Stated goal — Retype the stretch from the line containing "In this visual" through the end of the items, keeping every character unchanged.

[Saved data entries]
::::

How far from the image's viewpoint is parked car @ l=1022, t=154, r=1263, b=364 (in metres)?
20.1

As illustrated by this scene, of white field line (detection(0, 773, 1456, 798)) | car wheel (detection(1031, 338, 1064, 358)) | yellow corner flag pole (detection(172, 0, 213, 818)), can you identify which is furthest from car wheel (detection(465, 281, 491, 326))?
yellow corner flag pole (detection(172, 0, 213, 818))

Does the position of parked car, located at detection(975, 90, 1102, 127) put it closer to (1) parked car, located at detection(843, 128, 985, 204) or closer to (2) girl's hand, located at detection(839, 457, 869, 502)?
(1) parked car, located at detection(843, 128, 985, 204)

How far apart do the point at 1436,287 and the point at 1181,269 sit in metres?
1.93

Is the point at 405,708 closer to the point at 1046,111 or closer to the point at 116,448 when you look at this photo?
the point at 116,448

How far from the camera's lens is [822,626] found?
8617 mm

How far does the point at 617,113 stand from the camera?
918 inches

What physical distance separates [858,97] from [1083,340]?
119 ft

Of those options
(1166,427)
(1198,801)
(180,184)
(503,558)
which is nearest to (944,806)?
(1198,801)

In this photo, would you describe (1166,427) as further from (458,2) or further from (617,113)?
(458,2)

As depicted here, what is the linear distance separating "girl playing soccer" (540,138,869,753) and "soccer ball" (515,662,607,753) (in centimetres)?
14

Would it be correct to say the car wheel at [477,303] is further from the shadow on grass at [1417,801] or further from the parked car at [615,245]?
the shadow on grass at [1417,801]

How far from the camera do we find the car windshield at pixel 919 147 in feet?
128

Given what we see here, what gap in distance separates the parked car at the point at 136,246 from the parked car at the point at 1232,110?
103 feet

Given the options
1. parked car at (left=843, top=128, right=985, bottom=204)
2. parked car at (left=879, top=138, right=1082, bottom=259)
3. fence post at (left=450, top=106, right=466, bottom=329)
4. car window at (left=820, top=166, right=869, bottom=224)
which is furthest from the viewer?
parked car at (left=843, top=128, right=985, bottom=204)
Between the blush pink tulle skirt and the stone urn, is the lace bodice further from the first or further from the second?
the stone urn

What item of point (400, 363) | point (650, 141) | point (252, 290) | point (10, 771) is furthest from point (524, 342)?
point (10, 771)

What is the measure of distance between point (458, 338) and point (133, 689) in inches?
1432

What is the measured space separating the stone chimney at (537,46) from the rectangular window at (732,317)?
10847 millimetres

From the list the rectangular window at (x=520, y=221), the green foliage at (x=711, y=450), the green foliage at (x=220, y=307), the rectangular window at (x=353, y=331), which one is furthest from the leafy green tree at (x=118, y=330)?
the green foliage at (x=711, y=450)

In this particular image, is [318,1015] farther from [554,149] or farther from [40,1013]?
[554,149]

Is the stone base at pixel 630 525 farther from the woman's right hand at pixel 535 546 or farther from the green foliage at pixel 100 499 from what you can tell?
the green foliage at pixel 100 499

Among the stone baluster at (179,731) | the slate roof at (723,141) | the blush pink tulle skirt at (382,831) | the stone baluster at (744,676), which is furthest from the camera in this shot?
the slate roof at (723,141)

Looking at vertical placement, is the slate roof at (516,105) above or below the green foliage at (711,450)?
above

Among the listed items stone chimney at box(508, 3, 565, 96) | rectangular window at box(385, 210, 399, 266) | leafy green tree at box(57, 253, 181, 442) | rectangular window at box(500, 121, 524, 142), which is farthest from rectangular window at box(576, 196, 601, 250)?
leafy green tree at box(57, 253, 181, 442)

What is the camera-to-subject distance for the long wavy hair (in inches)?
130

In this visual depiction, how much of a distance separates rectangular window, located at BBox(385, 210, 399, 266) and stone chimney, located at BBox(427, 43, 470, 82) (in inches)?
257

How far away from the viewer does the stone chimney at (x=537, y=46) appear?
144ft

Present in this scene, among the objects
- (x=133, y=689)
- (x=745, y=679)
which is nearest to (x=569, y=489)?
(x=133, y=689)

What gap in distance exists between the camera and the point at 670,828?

::::

Answer in full —
In this visual depiction, how much of a distance separates rectangular window, located at BBox(385, 210, 399, 266) and stone chimney, located at BBox(427, 43, 470, 82) (in inches)?
257

How far away from the viewer does the stone chimney at (x=537, y=46) appear?
144ft

Present in this scene, among the objects
- (x=133, y=689)
- (x=745, y=679)
which is nearest to (x=569, y=489)?
(x=133, y=689)

What gap in distance exists between the camera and the point at 670,828?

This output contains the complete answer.